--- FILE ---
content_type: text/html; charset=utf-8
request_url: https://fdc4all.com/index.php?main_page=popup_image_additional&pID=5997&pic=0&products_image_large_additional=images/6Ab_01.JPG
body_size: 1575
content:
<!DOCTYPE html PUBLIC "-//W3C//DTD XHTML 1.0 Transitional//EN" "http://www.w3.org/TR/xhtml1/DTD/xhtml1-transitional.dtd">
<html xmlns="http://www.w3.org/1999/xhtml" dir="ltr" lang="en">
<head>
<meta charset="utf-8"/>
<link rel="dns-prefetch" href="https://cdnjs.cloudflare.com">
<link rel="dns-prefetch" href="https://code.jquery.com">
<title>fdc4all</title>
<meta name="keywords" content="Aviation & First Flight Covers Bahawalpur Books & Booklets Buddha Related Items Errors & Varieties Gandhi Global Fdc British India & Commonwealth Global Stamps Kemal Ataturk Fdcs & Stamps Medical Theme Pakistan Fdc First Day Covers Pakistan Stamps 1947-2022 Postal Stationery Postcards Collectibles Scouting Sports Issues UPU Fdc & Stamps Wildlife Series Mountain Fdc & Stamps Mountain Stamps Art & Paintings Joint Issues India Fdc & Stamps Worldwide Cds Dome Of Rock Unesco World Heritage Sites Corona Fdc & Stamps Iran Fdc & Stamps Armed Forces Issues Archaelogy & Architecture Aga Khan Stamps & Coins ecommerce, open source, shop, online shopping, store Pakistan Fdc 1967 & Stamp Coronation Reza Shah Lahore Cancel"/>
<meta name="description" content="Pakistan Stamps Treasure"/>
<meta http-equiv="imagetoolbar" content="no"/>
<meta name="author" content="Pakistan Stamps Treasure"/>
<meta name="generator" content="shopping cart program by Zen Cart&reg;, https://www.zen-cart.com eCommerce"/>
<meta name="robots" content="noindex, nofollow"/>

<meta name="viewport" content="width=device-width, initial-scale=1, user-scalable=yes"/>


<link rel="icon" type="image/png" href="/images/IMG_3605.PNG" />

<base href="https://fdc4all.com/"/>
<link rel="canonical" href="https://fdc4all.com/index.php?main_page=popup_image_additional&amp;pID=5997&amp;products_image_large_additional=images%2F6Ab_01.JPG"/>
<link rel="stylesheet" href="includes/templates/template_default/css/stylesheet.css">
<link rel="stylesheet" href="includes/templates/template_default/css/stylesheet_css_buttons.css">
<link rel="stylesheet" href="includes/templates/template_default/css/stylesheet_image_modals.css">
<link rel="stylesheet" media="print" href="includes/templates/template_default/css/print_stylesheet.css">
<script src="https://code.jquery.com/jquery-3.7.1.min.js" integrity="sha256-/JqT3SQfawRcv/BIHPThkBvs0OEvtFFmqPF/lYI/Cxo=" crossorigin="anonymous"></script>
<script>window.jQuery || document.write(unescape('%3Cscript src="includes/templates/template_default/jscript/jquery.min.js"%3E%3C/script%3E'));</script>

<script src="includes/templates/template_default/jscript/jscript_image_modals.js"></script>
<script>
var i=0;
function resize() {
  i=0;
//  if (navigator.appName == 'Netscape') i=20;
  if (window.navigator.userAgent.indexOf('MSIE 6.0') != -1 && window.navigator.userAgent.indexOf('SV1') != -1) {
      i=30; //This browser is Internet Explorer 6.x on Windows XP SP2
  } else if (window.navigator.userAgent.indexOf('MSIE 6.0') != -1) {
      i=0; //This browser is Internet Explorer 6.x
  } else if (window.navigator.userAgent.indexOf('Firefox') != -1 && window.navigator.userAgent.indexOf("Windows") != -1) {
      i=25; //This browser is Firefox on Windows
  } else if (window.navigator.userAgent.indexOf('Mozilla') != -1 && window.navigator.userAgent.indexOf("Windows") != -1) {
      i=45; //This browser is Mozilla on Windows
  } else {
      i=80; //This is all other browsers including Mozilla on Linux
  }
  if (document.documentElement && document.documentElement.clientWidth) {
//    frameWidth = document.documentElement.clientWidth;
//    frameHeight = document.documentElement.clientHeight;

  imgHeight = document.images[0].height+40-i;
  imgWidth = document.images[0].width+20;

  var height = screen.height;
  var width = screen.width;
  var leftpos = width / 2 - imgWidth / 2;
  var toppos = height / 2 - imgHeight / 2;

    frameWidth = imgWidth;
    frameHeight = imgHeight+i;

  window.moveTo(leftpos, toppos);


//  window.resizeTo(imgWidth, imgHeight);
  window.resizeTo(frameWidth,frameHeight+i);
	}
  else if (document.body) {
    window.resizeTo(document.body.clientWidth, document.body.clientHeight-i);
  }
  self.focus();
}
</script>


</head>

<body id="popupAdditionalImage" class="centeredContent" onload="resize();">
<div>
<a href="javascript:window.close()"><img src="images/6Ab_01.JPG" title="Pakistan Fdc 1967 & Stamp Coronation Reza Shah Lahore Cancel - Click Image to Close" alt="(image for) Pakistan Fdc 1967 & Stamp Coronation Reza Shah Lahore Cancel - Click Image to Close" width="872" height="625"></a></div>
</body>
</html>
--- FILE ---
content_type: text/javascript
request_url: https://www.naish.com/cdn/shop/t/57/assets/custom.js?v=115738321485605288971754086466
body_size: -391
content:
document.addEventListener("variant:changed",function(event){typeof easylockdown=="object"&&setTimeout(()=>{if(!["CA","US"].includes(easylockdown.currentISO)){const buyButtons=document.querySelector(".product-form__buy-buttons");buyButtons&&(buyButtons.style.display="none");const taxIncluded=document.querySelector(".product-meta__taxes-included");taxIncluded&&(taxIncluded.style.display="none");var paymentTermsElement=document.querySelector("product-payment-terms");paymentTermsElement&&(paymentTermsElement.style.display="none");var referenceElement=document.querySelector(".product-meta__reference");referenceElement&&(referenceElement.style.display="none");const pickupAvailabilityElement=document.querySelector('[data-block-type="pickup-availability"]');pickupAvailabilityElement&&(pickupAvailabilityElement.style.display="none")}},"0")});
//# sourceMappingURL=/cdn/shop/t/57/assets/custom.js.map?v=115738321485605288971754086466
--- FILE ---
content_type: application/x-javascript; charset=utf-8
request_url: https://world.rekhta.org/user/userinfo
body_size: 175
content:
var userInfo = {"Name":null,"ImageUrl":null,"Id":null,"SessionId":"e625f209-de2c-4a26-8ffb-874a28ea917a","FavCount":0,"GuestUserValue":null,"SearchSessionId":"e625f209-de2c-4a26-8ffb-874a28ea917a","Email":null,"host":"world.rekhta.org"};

Aim of the task>
Check each line above for the word "https" and give the number of lines that have it, nothing else.

Task answer>
9